Hi! So I created a nlu data file for bot which can tell if certain people are online in my app. Keeping the api process aside, the problem is that when I train " Is Mathew online today?" I’m taking Mathew as a “name” entity and “today” as a timeline and even “online” as present(because i have different dictionary for online and offline). So this creates 3 entities in a single statement. But when i run nlu_model.py it only recognise 2 entity which is “today” and “online” (attendance is just the value i have given leave that).
@Akshit Do you really need online/offline to be an entity? Just by thinking about the logic of such bot, you would probably use the name of the user and a date to check if there any records of login for the user in the database or dictionary that you get (or check in tow different dictionaries you have). In that case, online/offline is not really a helpful entity especially if you would do the same check for both cases. You would have an intent for such questions something like ‘is online’ and extract entities ‘name’ and the check if a person is online of offline would simply happen in a custom action.

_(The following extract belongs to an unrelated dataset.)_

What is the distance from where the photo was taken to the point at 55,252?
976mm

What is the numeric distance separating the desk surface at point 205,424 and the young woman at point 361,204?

Difficult to say why the name doesn’t get extracted originally - chanes are, the aren’t enough training examples to ectract three entities from such short inputs.
Oh i get what you are saying! So help me with this too…just consider there are stages in a customers type like visited, converted, followed up etc so if the question is
“how many leads are converted today?” (basically lead is a potential customer which can be converted to a actual client)
so what should be the entities in this question?
Should i take “lead_type”= created or anything and “timeline” as today,yesterday etc?
But i have given “lead” as an entity lead which i think is not required right?